Lately, our trips outside have involved binoculars, so yesterday I decided we’d go with hand lenses and bug boxes and look for insects.
There’s a small patch of tall grasses and weeds along the trail next to the school and that was our destination. A lovely old tree is slowly decaying away here, lying on its side. One of the kids kicked a large section of one side off and we all poked around in it looking for interesting things. We found a praying mantis egg case, and lots of sow bugs, as well as a few spiders. But THE find of the afternoon was this beautiful beetle:
It’s hard to tell from this photo (which I had to take with my phone since I did not bring my camera along), but this beetle was about 1.25″ long. And with those wonderful eye spots on its thorax, it is a spectacular sight to behold.
So, what is it? It is an Eyed Elater, Alaus oculatus, which is one of the click beetles. Click beetles are so named because they have this “peg” underneath them that “projects backwards from the underside of the prothorax against a peghold or catch.” (From Insects, Their Natural History and Diversity by Stephen Marshall.) When the beetle is pestered, it will flick this peg, making the insect flip into the air with a loud click! It is startling and will likely cause a predator to jump, allowing the beetle a chance to escape. This one did not take advantage of this strategy – it just lay there, hoping we’d leave it alone.
These handsome beetles are found in decaying wood, where their larvae feed on the larvae of other wood-boring beetle larvae and the larvae of other insects. None of my insect books mention what the adults eat.
Eyed Elaters are widespread in the east, but are not abundant (according to the Kaufman Field Guide to Insects of North America). So how lucky we were to find one!
On the way back to the school, my eyes were drawn to this bright white ball of cotton on the grass. It looked like the end of a giant Q-tip, but I knew it was not man-made when I picked it up, for it was attached to the grass blades.
At a loss for identifying this on my own, this morning I took photos and sent them in to BugGuide.Net, the gurus of insect ID. In less than five minutes I had an answer: a bundle of braconid wasp cocoons.
HM! How ’bout that! I’m not sure what I thought it was, beyond a cocoon of some sort, but I don’t think “wasp” was in the running.
Braconids are parasitic wasps – they lay their eggs on caterpillars, and the larvae often eat the caterpillars from the inside out. Some pupate inside their host, while others, like the ones above, pupate away from the host. This particular species attaches its colonial pupal cocoon to vegetation.

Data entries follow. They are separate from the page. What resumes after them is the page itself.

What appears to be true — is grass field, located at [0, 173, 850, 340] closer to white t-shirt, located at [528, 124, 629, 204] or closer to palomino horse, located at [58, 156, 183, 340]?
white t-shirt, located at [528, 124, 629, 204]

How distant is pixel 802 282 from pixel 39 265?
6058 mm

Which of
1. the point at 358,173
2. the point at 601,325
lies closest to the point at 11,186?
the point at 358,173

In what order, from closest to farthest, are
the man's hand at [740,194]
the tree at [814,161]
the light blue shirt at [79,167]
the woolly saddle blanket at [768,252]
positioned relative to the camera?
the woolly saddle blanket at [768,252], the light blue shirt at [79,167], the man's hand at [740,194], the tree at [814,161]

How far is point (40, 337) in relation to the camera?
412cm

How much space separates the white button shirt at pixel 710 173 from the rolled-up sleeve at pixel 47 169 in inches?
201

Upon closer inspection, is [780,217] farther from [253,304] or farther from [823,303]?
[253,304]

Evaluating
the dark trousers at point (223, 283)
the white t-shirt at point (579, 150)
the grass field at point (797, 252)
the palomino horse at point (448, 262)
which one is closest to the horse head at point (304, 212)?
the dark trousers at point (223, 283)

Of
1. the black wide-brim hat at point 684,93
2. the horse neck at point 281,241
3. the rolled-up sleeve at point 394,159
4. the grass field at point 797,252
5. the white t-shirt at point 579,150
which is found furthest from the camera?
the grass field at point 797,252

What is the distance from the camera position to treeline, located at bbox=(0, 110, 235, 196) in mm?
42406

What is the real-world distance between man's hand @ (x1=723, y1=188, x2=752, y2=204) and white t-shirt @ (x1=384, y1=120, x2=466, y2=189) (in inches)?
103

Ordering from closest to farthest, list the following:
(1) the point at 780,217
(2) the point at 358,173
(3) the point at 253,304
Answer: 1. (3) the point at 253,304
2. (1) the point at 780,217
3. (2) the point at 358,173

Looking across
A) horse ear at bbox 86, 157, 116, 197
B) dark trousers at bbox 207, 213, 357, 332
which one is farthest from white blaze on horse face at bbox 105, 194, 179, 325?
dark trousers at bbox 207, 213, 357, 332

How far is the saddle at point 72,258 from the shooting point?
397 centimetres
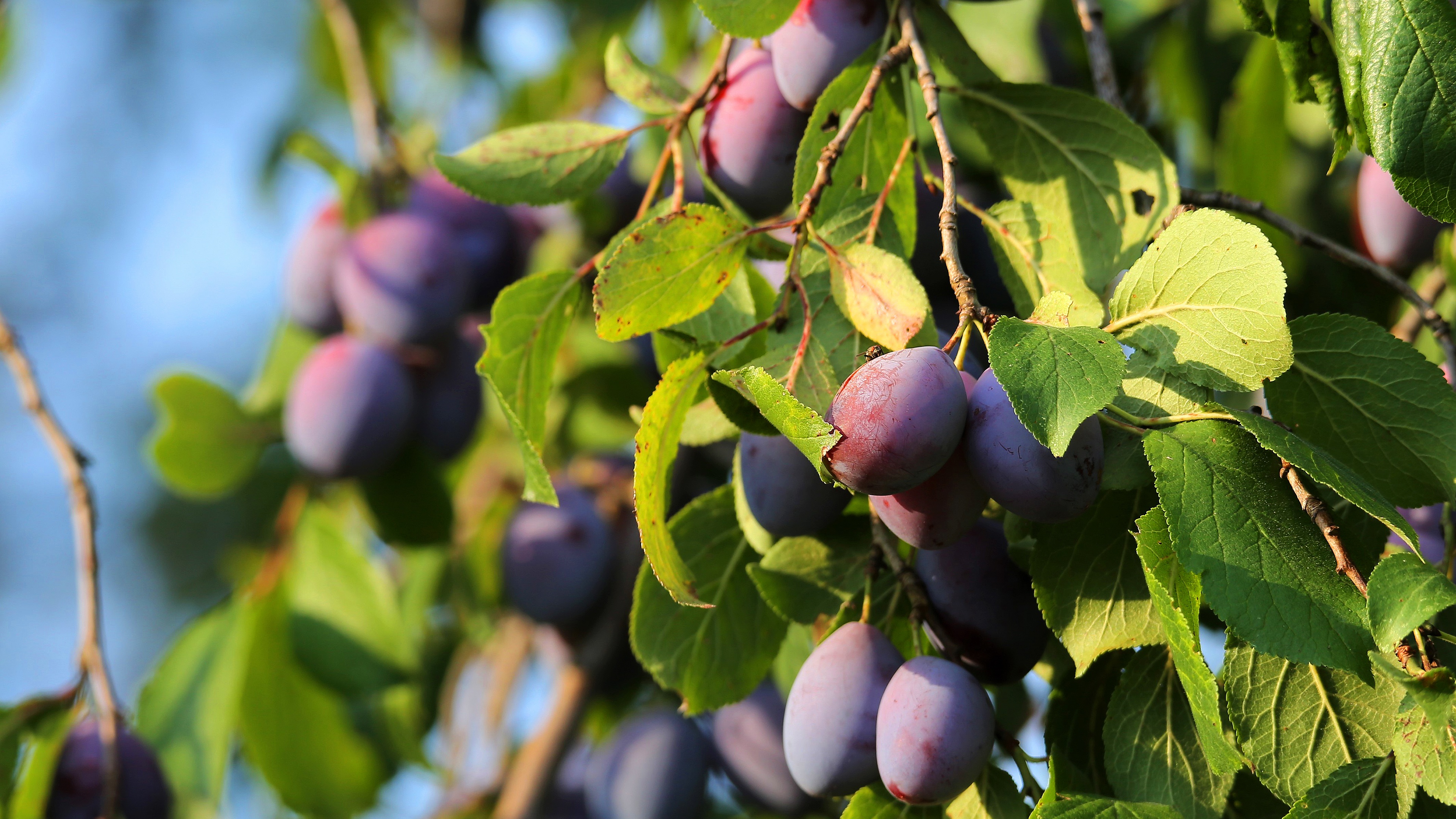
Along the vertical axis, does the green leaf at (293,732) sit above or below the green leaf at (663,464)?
below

Braconids are good to have around – they parasitize things like the tomato hornworm, the bane of many a gardener around here. Of course, we are less thrilled when we find them on caterpillars we like, but even so, they perform an important role in the world, so we want them around.
As for the bundle pictured above, at the moment it is in a jar in my office. If/when the young wasps emerge, I’ll be sure to post photos so you can all enjoy the completion of the cycle.